The major focus of FDR’s presidency was to help average people find economic security. His presidency began during an unprecedented economic downturn. Some communities had unemployment rates that reached 80-90%. People lost hope. A less empathetic president might’ve stuck to fiscal tradition—thinking the economy would eventually correct itself. Not Roosevelt. He put himself in the shoes of the people and commissioned America’s “New Deal,” which was a set of several government programs designed to revitalize the economy.
Whatever your opinion about these programs (experts still debate their long-term impact), the fact that Roosevelt was willing to lead such massive change is evidence of commitment to help people in need.
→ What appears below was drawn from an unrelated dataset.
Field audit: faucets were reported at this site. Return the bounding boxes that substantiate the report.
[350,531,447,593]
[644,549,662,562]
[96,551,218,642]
That commitment—born of empathy for those he served—is a major reason why he was so loved by the people.
Reason #2: FDR was accessible. During the Great Depression, and later, during World War II, Roosevelt utilized the power of radio to connect with Americans. In regular visits that would eventually be referred to as “fireside chats,” Roosevelt laid out his plans for economic reform andreassured the American people that their leader was on their side.
People felt like Roosevelt was their friend. He spoke conversationally, in a regular tone with ordinary words. Seventy-percent of words used in fireside chats were among the five hundred most commonly-occurring terms in the English language. And he spoke slower than most radio announcers of the time—using an average of sixty-five fewer words per minute. If you have the chance, you may want to listen to one of these chats. They are exemplary lessons in diction, tone and inflection. And, more importantly, they are wonderful examples of what it sounds like to talk with another person human to human.
The public response from these chats was tremendous. The White House received ten times more mail per week during Roosevelt’s tenure than it did during the previous administration. FDR’s ability to intelligently lay out his goals and plans in a way that everyone could understand is something we can all learn from. There was no pretense. He was just himself. The nation recognized that, and rallied behind him.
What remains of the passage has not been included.